ある一定の無資格者に家族の代行をしてもらうという制度は必要と思うのである。そこには当然、費用の発生に加えて家族並みの免責が必要とされるはずだが、法律やそれに従う役所はそれを絶対認めない。なにかおこったら事後に家族が文句を言うからである。他人に完璧を求める社会は、救済できない人間をどんどん生んでいく。この老人の場合、術後しばらく家に帰すしか手はない。それはそれであかんのかという話になるのだが、患者の保護を目的とした制約は患者の不便をもたらす。

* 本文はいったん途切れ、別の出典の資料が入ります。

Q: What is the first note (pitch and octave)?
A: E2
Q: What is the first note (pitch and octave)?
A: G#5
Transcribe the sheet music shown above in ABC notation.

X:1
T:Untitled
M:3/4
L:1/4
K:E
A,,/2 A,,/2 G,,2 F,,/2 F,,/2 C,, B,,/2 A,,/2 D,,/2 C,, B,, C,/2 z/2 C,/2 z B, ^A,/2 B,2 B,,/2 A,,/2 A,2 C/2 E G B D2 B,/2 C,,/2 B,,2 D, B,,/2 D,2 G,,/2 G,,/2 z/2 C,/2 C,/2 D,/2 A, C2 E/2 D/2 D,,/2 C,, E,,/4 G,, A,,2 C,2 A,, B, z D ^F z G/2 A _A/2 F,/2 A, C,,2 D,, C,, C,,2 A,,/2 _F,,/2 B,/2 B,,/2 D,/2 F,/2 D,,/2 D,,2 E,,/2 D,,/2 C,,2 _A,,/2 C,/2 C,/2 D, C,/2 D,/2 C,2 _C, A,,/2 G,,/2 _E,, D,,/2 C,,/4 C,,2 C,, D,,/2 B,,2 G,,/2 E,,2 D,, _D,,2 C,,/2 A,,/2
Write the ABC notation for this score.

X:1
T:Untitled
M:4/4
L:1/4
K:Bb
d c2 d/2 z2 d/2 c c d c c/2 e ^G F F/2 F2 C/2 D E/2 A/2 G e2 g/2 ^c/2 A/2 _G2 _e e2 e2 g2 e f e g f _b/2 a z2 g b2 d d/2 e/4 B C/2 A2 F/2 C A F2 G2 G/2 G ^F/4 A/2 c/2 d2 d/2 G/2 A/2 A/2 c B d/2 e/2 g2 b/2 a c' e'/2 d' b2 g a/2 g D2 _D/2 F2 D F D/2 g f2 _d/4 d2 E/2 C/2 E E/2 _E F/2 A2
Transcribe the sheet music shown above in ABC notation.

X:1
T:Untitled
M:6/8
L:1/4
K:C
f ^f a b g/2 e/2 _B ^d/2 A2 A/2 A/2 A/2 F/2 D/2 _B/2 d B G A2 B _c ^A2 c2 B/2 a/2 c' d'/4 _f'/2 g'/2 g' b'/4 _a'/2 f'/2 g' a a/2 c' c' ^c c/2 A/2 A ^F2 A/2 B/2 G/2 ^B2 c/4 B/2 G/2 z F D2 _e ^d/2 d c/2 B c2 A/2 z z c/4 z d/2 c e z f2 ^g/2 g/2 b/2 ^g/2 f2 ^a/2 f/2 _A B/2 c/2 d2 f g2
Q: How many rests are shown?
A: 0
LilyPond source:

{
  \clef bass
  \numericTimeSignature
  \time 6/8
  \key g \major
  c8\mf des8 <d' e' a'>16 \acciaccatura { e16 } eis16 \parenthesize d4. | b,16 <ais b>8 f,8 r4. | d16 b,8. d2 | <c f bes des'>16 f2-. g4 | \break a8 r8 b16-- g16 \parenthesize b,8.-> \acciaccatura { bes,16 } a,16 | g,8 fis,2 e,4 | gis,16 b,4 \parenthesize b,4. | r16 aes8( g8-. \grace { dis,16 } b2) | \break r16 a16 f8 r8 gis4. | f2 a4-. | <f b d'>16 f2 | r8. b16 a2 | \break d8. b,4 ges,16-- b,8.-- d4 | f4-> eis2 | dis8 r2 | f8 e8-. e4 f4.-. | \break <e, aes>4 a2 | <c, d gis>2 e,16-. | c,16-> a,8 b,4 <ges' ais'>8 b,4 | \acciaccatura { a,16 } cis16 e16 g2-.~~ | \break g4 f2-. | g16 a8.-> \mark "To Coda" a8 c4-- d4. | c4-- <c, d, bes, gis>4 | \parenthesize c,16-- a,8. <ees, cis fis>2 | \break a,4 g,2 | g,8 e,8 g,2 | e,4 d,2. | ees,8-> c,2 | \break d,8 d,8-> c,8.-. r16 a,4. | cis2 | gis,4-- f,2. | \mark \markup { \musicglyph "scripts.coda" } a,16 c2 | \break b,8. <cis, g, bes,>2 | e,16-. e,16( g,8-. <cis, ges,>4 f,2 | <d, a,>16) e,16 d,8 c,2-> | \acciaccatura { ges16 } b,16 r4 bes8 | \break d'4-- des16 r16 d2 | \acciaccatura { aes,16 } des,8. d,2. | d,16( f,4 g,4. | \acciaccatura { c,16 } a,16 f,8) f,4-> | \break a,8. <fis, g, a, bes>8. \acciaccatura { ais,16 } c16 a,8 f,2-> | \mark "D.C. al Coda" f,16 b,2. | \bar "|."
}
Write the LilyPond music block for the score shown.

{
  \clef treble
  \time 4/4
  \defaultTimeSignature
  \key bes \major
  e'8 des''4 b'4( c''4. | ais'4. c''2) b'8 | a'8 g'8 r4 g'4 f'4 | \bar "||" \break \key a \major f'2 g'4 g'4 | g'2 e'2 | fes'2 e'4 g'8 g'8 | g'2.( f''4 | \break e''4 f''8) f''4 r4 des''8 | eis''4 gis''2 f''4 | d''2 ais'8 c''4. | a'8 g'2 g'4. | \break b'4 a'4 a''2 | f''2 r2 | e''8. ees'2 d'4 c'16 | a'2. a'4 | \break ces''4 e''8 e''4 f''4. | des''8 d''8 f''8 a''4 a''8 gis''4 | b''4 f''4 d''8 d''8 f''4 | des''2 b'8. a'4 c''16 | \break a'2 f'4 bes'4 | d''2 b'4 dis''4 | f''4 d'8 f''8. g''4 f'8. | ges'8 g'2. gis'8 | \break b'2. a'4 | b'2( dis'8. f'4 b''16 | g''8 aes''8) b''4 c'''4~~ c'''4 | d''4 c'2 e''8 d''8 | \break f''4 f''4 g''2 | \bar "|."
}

飲食店で、食べ物の持ち帰りを推進したい役所が、そうはいっても持ち帰った後の食中毒は飲食店の責任といってアホかと笑われる話もあった。これも同様。
飲食店でいったんそれを口にした上でもって帰ると判断した後は、もって帰ると判断した客に管理責任がある、にしなければ話は進まない。でも、つきあげられるのが怖いんでしょうか法律的な整合性がそうなってるんでしょうか。
実際、「ドギーバッグで持ち帰りを希望した場合は管理責任は客の側にあるとご了承ください」と明示して、何日もおいてから食ってあたったとねじこむアホ客と裁判で争って判例を作るしかないのかもしれない。でも、そんなことするくらいなら、一律禁止にするほうが店にとってはるかにまし。

管理のための管理を増やし続けているお役所は、自分ではなんともならんだろうし、それこそが「仕分け」の対象にするべきなんだろう、とリバタリアンとしては思います。それも実は求める国民性があっての現状。
日本人は管理が大好きだし管理されるのも大好きです。それが組織に向かえば中間管理職になるし、製造工程に向かえば職人になる。そして「駄目出し」するのも大好き。むかしカルト的な人気のあった少女漫画家岡田史子がブランクの後また作品を持ち込んだら、出来が悪いです漫画の現状を知らないとと竹宮恵子がご親切にご指導さしあげ、岡田史子はそれでもう描くのをやめてしまい(QuickJapan vol17 岡田史子へのインタビューから)、その後早世した。でもべつにこれは竹宮恵子じゃなくても日本人はやるのですよね。